W każdym razie dwie szafy nie są lepsze niż jedna, a węzły muszą albo otrzymać niezależne zasilanie, albo być rozdzielone na trzy (lub więcej, w zależności od liczby węzłów) szafy.

Dwa centra danych

W tym momencie czytelnicy, którzy nie mają już awersji do ryzyka, mogą rozważyć rozważenie odzyskiwania po awarii. Co się stanie, gdy asteroida uderzy w to samo centrum danych, a nasze trzy węzły będą rozmieszczone na trzech różnych szafach? Oczywiście Bad Things, ale w zależności od potrzeb dodanie drugiego centrum danych może nie wystarczyć.

Jeśli zrobisz to poprawnie, drugie centrum danych zapewni Ci (i jest to uzasadnione) aktualną i spójną kopię Twoich usług i ich danych. Jednakże, podobnie jak w przypadku scenariuszy z dwoma węzłami i dwiema szafami, w systemie nie ma wystarczającej ilości informacji, aby zapewnić maksymalną dostępność i zapobiec uszkodzeniom (lub rozbieżnościom w zestawach danych). Nawet w przypadku trzech węzłów (lub stojaków) rozmieszczenie ich tylko w dwóch centrach danych powoduje, że system nie jest w stanie w sposób niezawodny podjąć właściwej decyzji w przypadku (obecnie znacznie bardziej prawdopodobnego) zdarzenia, w którym obie strony nie będą mogły się porozumieć.

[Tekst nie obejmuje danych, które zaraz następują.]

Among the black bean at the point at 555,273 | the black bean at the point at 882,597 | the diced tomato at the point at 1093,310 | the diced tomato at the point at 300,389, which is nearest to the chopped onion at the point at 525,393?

Nie oznacza to, że rozwiązanie z podwójnym centrum danych nigdy nie jest odpowiednie. Firmy często chcą, aby dana osoba była świadoma przed podjęciem niezwykłego kroku, jakim jest przejście do zapasowego centrum danych. Pamiętaj tylko, że jeśli chcesz zautomatyzować awarię, będziesz potrzebować trzeciego centrum danych, aby kworum miało sens (bezpośrednio lub za pośrednictwem arbitra), albo znajdziesz sposób na niezawodne zamknięcie wszystkich danych Centrum.